Developer relations teams do great jobs. The people from Mozilla, Opera, Chrome and others who travel around the world showing – mostly to front-end – developers what’s possible with our amazing new web technologies are an important part in spreading the knowledge. But I always wonder why the focus is on developers only. Why don’t browser-evangelists* focus on designers, marketers and UX-people instead? Traditionally these are the people who decide what’s being built, not the developers. If these people don’t know that new exciting things are possible, how can we expect them to create new exciting things? Adaption will be much quicker when we influence the decision makers directly.

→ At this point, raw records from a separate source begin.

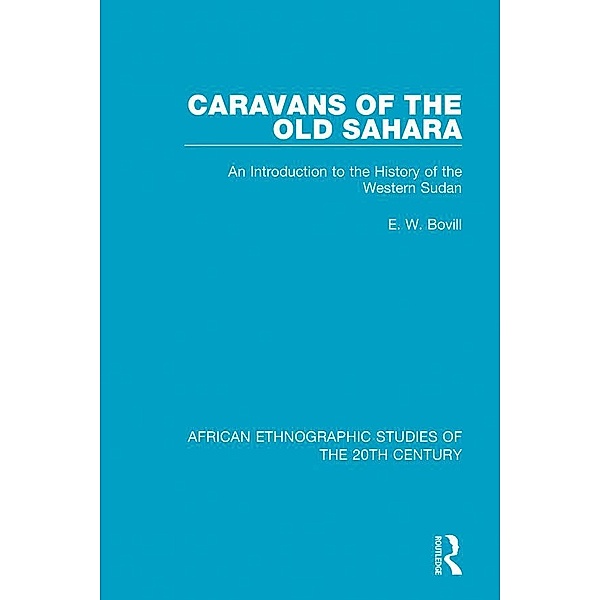 Caravans of the Old Sahara, E. W. Bovill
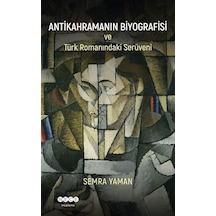 Antikahramanın Biyografisi Ve Türk Romanındaki Serüveni / Semr...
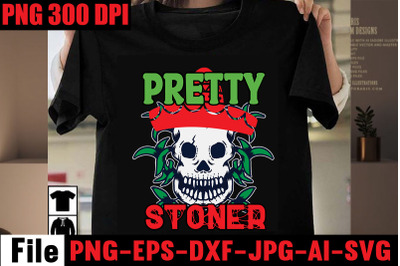 Pretty Stoner SVG cut file&2C;Weed SVG Bundle&2C;Weed  Sublimation Bundle&2C;We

The focus on front-end developers is understandable, they need to know how things work. But we should really start looking at back-end developers as well. I did a workshop about responsive design and progressive enhancement for back-end developers a while ago and I was shocked by the complete lack of knowledge about HTML and CSS. These people build the backend for websites and web apps, yet they have no idea about the underlying principles. They don’t know how people actually see and use their work.

I think the web would benefit much more right now if we didn’t just focus on ourselves but started spreading our knowledge to other disciplines as well.

I’ve been doing this for years in the company I work at, I’ve been explaining the web to clients and colleagues. I think it’s time to explain these things to others, outside my company as well. So here it is: do you need somebody who can explain how the web works, technically, on your non-technical event or conference? Don’t hesitate to contact me.

UPDATE: Ron Kersic shuffled some words around from my post above which reminded me of the fact that I am extremely front-end focused myself. Now if somebody could do the same with design, UX and marketing…

UPDATE: Christian Heilmann answered that Mozilla doesn’t just focus on one group and he also jokingly pointed out that you can’t focus on 5 groups. Which is true for a person, of course, but it’s probably not impossible for a team.

* Can we please choose another word instead of evangelist? It sounds religious. UPDATE: Joost de Valk explained that in principle evangelist is not a religious word.